Écrit-on pour autant de la même manière quand on s’isole
par choix, qu’on est en captivité ou, comme en ce moment, en confinement imposé
? Laëtitia Favro nous donne une liste
non exhaustive d’auteurs qui ont tous, à un moment ou un autre, écrit en
captivité, témoignant que de cet état, peuvent naître de grands textes : Jean
Genet, Oscar Wilde, le marquis de Sade, Villon, Thoreau, Apollinaire et
Dostoïevski. Parce que l’enfermement « réduit les tentations et contraint le
corps à l'immobilité, l'interdiction de circuler encouragerait ainsi plumitifs
débutants ou confirmés à s'atteler à la tâche » nous explique-telle.

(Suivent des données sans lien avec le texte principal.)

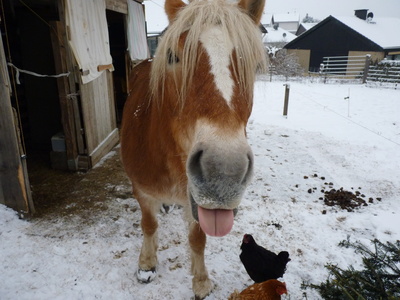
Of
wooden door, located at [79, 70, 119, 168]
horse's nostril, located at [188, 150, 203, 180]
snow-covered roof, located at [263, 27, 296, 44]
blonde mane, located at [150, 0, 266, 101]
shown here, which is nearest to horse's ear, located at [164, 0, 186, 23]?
blonde mane, located at [150, 0, 266, 101]

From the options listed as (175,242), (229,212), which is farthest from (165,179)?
(175,242)

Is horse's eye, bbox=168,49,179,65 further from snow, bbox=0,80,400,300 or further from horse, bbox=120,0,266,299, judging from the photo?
snow, bbox=0,80,400,300

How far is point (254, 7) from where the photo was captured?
1.84m

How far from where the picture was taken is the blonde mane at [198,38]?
4.86 feet

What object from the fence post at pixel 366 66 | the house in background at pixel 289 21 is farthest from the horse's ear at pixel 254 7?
the house in background at pixel 289 21

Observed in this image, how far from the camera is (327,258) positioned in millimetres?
2986

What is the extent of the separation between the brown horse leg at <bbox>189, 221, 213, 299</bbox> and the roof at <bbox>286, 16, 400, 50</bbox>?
27965 millimetres

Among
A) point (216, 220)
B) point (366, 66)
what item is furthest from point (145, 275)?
point (366, 66)

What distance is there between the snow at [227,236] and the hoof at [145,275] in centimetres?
5

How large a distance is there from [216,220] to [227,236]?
205cm

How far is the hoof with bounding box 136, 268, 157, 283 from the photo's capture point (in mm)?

Mais ce n’est pas si simple. Beaucoup d’auteurs vous le
diront, pour écrire, il ne faut pas seulement s’isoler. Non, il faut aussi
réussir à se centrer sur soi-même. Et pour cela, il faut avoir « la tête à ça
». Dans le processus d’écriture « l’enfermement » dans un lieu géographique ou
sur soi-même est en effet souvent nécessaire. Mais il est tout aussi important,
pour la fiction par exemple, que la personne arrive à suffisamment « lâcher
prise » du quotidien, pour que son esprit puisse s’évader et libérer son
énergie créatrice. Or en temps de crise, comme celle que nous vivons, rien
n’est moins simple.
Vous l’aurez constaté, la tendance depuis le début du
confinement est à l’écriture d’un journal. La presse a sollicité des auteurs à
rédiger leur journal de confinement. Et la journaliste nous rapporte le
ressenti de deux écrivains :
-
Marc Lambro pour qui cet exercice2 a
été « un réflexe photographique, centré au jour le jour sur la perception d’un
évènement collectif ». Et, en soulignant l’importance des « circonstances exceptionnelles
qui appellent l'empreinte, la constitution d'archives », il évoque Victor Hugo.
-
Marie Darrieussecq, qui avoue qu’elle se «
dépense avec cet article3 un peu comme on fait un footing ». Et
confie être « trop distraite » pour continuer à travailler sur son projet de
livre en cours : « J’essaie d’écrire ; angoissée, déconcentrée ».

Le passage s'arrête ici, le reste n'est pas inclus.